### The tasks
**A)** In the passage on eBook readers, which things does the sentence beginning "Also, eReaders allow you to" say eReaders let you do?
**B)** How would you put this sentence from the passage on eBook readers into Spanish: "The most recent technology is front lighting, a way to illuminate the screen without shining a light in your eyes."
**C)** Could you carry the passage on eBook readers forward from its last sentence?

### Reading passage
= = = =

When using an eBook reader, you may hear people ask, "Why don't you just use a phone or tablet?" or "Why don't you just use a book?" Unfortunately, many people do not understand the many benefits of a dedicated eReader, like the ability to travel with a library of thousands of books in a device that weighs no more than a pound, or the screen resolution that is much more comfortable on the eyes than the bright OLED and LCD screens on tablets and phones.
The eBook reader is the next evolution in literary technology, offering the most comfortable reading platform ever invented. While some will complain that you cannot duplicate the smell of a new book, few would want to duplicate the pain of packing and moving hundreds of books. Also, eReaders allow you to change the font type and size, access a digital dictionary and leave annotations without marking up your books. The most recent technology is front lighting, a way to illuminate the screen without shining a light in your eyes. The best eBook readers give you instant access to a digital library, so you can buy and download books whenever you want. Thanks to the technology of e-ink, you can read virtually any book with the comfort of a book and none of the weight.

= = = =

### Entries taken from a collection
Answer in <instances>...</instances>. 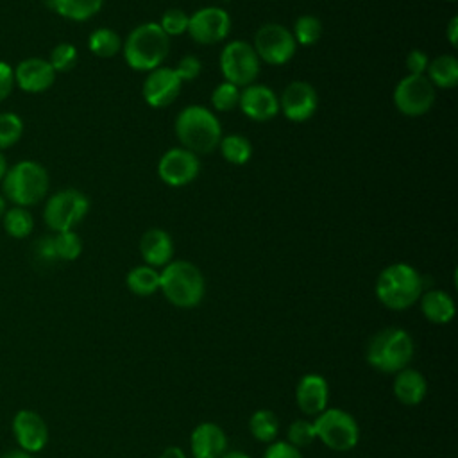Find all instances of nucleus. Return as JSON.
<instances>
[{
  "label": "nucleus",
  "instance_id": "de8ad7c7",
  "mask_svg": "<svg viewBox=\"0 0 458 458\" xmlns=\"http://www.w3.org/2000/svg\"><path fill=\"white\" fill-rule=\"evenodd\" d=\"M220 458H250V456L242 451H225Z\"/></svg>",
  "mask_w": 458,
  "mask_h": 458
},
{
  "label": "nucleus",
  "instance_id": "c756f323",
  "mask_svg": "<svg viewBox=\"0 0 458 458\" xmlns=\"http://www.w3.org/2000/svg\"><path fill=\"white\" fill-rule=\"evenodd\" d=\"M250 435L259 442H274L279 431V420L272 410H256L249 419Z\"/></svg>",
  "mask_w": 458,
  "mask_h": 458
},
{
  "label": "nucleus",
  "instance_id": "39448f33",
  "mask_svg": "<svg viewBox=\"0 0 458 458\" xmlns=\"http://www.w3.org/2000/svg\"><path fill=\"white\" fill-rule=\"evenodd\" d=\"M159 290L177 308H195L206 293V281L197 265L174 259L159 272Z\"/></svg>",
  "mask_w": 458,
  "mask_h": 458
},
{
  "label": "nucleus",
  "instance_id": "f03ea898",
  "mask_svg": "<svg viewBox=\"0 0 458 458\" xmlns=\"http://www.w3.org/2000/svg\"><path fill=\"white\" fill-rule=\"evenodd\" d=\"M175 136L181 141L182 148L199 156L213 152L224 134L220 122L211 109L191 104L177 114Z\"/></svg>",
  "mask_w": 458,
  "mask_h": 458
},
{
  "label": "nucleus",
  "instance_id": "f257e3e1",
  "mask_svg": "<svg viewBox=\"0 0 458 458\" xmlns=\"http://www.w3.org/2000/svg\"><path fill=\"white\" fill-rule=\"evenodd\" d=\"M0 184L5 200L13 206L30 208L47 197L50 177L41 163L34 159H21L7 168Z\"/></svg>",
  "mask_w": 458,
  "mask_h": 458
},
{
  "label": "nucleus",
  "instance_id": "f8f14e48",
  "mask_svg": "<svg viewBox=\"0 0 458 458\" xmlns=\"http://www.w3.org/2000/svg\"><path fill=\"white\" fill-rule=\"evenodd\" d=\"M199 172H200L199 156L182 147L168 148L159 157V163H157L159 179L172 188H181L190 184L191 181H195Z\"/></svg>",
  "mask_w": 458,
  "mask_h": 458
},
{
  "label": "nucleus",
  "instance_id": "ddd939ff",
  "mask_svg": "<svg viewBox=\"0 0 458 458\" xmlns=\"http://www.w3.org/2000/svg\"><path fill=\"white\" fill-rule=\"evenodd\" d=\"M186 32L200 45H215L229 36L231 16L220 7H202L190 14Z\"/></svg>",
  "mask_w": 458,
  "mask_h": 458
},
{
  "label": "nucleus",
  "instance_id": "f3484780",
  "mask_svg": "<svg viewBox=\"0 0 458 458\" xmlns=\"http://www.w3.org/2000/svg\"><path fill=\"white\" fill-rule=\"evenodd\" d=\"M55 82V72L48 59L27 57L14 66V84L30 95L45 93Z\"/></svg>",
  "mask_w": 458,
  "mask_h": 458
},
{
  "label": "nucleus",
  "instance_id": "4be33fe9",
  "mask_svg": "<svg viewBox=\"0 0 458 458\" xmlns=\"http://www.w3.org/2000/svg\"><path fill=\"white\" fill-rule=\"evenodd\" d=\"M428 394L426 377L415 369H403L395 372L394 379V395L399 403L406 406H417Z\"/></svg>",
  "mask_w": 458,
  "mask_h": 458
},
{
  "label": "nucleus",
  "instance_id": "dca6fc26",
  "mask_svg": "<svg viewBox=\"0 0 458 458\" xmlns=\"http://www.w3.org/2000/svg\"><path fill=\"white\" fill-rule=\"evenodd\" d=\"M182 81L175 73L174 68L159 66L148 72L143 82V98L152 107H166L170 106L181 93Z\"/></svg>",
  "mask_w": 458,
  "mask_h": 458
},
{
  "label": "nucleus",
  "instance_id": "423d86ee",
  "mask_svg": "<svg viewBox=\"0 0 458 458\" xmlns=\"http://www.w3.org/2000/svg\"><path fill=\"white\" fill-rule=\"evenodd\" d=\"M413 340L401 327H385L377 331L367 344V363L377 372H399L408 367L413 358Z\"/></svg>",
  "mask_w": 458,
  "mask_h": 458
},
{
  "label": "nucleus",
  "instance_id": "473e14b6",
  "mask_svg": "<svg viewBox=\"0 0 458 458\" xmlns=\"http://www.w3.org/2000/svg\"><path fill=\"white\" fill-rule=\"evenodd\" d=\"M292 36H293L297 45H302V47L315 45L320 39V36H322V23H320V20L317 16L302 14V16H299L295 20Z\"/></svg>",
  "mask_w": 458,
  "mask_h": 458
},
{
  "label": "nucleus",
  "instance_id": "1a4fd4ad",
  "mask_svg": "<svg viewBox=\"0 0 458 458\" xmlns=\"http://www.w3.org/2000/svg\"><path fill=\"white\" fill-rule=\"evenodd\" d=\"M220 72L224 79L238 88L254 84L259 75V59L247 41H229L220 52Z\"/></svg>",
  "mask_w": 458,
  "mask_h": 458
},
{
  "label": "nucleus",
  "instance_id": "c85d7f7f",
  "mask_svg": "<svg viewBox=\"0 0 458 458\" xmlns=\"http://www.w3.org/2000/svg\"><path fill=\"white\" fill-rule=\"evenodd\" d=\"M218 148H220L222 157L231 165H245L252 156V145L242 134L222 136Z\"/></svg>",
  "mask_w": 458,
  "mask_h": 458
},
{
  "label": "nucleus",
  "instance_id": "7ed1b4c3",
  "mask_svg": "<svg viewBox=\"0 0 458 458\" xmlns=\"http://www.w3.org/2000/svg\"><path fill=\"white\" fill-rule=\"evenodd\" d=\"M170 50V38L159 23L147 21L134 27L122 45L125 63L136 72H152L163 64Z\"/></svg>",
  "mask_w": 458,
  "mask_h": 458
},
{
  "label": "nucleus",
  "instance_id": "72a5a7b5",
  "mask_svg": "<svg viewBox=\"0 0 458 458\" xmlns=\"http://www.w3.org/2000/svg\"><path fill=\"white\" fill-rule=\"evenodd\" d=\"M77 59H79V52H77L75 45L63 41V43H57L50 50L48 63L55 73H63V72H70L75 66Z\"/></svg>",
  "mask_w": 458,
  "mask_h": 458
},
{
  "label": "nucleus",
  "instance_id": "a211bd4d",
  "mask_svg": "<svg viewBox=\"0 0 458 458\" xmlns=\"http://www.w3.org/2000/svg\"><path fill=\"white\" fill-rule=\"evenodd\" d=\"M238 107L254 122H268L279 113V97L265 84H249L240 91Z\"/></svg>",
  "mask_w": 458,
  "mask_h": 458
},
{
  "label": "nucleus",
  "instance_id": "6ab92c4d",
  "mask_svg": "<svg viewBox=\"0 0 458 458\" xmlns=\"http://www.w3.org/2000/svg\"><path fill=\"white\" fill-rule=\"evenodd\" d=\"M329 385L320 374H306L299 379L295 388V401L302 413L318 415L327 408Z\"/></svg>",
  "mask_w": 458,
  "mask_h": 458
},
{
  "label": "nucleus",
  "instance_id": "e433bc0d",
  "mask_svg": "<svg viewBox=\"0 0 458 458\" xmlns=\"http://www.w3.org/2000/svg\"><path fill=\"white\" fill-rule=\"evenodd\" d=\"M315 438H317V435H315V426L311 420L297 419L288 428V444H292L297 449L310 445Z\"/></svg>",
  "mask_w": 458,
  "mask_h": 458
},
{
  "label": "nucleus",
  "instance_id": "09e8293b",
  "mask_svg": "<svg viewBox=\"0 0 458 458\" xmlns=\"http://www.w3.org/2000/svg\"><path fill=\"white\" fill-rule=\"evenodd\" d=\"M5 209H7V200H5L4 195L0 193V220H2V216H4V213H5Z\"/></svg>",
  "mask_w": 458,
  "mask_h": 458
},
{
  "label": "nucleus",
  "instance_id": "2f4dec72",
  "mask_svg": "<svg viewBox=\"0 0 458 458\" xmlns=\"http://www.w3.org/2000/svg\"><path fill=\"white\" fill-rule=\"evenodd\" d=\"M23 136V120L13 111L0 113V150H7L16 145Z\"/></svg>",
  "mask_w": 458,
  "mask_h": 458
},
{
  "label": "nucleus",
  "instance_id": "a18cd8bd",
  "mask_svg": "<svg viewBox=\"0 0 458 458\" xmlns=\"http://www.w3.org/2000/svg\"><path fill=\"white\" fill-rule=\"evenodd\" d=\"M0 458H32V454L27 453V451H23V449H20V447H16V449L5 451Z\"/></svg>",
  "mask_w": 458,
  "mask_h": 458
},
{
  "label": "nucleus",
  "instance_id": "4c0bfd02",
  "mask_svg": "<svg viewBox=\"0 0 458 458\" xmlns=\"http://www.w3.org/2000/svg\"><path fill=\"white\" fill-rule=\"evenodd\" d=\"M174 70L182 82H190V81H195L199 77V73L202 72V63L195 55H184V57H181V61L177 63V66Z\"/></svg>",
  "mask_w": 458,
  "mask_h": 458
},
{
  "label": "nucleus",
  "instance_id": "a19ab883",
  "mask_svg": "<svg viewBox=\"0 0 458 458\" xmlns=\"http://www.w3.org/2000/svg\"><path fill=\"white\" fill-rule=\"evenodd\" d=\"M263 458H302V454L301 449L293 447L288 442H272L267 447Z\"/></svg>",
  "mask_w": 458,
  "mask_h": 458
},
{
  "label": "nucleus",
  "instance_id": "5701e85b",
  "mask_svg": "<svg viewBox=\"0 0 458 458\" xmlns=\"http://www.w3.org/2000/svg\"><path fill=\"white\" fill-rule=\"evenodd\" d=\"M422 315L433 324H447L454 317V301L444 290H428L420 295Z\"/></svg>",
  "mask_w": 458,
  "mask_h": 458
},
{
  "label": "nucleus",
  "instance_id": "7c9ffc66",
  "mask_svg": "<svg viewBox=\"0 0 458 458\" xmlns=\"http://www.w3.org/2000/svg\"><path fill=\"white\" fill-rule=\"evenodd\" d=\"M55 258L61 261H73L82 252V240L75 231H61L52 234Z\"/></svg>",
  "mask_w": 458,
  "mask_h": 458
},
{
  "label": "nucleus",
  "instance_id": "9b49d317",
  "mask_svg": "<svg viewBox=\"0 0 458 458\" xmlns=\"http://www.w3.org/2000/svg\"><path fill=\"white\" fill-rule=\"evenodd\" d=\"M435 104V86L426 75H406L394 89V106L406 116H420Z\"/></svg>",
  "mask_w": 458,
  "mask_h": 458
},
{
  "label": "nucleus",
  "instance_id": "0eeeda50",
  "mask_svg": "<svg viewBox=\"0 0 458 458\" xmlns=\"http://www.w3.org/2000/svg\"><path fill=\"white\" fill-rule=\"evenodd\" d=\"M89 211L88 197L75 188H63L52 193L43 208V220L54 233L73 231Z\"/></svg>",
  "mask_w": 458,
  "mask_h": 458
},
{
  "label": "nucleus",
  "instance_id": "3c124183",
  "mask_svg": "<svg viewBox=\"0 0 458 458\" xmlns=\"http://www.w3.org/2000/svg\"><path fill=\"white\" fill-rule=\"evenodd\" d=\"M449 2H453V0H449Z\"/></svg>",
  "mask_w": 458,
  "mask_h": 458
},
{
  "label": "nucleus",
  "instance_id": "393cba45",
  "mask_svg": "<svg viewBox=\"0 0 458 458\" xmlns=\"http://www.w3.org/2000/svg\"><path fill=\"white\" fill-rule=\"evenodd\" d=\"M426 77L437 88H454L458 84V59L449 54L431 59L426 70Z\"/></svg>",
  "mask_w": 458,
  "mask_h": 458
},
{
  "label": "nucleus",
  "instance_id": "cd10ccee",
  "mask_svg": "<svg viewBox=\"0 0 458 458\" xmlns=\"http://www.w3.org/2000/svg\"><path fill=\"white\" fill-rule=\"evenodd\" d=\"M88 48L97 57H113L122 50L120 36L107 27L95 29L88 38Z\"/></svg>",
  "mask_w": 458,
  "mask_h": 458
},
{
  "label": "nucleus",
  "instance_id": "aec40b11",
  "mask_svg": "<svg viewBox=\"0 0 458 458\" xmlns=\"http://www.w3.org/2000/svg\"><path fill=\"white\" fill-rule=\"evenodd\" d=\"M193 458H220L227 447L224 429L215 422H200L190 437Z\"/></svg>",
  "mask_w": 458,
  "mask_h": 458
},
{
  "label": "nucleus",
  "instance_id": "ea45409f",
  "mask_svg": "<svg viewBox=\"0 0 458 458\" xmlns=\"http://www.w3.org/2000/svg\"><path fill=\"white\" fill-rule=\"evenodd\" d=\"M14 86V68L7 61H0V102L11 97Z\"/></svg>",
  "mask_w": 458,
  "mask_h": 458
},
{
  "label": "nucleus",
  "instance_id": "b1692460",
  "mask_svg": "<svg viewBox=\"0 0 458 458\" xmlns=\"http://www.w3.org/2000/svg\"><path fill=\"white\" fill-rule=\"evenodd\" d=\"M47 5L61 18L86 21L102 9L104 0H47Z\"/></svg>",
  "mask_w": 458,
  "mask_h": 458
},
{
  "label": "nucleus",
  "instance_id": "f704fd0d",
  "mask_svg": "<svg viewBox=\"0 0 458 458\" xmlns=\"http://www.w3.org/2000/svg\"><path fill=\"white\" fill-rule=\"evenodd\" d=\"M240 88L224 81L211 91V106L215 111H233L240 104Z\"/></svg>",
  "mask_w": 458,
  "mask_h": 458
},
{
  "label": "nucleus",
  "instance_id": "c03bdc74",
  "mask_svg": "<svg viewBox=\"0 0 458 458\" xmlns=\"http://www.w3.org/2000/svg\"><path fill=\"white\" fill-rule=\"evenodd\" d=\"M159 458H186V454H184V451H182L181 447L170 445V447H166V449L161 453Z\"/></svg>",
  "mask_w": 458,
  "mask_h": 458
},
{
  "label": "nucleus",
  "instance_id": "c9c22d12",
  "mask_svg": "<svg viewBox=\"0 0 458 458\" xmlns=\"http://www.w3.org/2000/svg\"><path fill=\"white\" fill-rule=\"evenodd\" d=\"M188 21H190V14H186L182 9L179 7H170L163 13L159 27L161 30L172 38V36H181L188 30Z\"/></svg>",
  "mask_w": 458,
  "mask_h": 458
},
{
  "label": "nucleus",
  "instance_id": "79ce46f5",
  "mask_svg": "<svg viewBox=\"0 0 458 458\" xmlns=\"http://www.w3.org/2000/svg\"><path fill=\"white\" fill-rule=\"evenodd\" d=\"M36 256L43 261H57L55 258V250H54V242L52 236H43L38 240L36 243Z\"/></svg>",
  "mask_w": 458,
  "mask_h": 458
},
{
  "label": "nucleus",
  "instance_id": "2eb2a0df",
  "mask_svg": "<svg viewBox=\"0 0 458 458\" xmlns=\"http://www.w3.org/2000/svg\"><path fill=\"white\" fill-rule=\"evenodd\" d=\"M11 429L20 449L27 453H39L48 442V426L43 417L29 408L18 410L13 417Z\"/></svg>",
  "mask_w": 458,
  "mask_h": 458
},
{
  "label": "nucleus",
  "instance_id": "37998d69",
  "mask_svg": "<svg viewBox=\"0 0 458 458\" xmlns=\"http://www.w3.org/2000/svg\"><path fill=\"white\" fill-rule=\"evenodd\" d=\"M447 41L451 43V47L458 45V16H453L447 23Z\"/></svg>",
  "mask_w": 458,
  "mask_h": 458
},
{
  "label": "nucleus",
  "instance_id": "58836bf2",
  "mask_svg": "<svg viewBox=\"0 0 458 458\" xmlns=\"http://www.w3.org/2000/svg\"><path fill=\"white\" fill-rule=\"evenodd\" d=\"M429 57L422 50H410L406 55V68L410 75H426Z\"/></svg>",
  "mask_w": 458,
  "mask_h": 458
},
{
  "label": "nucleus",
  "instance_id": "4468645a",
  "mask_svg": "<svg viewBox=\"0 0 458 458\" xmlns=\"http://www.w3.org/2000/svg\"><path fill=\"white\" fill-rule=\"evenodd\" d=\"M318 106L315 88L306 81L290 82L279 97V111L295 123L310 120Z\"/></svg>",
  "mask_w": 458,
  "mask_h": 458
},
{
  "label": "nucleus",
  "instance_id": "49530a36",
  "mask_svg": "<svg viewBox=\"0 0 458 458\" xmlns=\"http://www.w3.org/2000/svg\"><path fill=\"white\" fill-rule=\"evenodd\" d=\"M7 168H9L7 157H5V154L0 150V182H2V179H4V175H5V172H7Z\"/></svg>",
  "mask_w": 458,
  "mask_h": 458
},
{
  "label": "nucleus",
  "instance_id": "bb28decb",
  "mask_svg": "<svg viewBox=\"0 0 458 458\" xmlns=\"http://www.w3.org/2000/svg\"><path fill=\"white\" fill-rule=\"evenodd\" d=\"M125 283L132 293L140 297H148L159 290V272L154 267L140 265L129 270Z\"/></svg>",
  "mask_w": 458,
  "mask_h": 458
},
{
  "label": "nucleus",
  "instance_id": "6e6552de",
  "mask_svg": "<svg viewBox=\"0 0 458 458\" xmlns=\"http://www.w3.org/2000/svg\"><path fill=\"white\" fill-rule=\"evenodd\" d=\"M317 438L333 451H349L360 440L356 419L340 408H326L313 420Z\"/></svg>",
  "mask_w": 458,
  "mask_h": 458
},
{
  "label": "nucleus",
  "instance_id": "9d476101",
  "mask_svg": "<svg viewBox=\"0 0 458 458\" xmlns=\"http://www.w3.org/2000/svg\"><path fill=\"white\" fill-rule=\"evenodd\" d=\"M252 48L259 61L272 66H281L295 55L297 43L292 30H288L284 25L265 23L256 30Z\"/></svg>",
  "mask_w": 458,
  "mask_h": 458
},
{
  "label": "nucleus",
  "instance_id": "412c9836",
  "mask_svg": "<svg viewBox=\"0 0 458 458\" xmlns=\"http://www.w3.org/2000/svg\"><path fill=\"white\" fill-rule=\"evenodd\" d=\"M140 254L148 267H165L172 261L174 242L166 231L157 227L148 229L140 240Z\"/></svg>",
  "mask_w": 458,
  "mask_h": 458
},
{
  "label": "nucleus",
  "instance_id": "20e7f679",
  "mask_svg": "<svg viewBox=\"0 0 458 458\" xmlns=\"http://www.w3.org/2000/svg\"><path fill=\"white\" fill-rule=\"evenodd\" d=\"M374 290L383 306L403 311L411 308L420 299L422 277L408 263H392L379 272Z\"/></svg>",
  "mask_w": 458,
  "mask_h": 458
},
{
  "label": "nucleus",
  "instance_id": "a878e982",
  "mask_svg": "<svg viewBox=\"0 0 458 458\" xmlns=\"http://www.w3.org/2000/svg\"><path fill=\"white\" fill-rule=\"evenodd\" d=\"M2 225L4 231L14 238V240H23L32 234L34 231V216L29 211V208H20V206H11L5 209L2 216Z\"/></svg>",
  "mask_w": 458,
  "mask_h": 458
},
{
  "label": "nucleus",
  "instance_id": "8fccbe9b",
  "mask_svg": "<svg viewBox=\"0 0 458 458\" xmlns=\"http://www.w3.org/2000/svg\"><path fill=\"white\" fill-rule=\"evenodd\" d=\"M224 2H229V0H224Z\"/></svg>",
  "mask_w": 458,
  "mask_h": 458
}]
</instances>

= = = =

### Exercise responses
**A)**
- Change the font type and size
- Access a digital dictionary
- Leave annotations without marking up your books

**B)** La tecnología más reciente es la iluminación frontal, una forma de iluminar la pantalla sin dirigir una luz a tus ojos.

**C)**
We limited our reviews to eReaders that primarily utilize e-ink and have minimal apps and games to distract you from your books. The best eReaders are the Kindle Paperwhite 3G, the Nook GlowLight and the Kindle Paperwhite, each of which utilizes front lighting and a wide range of features. If you'd like to compare the best Kindles, we have a review site that looks at each Kindle device. We also have several articles about the advantages of eBook readers.
While all digital readers serve the same primary purpose as reading platforms, not all are created equal. What may work best for one book lover may not be ideal for another. If you aren’t sure where to start in your search for the best eBook reader, we suggest you focus on readability, portability, convenience and features.
Most eReaders we reviewed use e-ink technology. In general, e-ink improves readability by reducing glare and improving contrast. If readability is your most important criteria, also look for an eReader with a built-in light that you can use to read in dim and dark environments.
Other less important readability factors include screen resolution and touchscreen capability. The higher an eReader's resolution, measured in pixels or dots per inch (ppi or dpi, respectively), the better readability it will offer. Screens that use pixels look similar to the font you'd see on any monitor, phone or tablet, while screens that measure resolution in dots look more like printed pages. With a touchscreen, you can turn pages and adjust settings without using physical buttons. Just interact with the screen as you would on a smartphone or tablet.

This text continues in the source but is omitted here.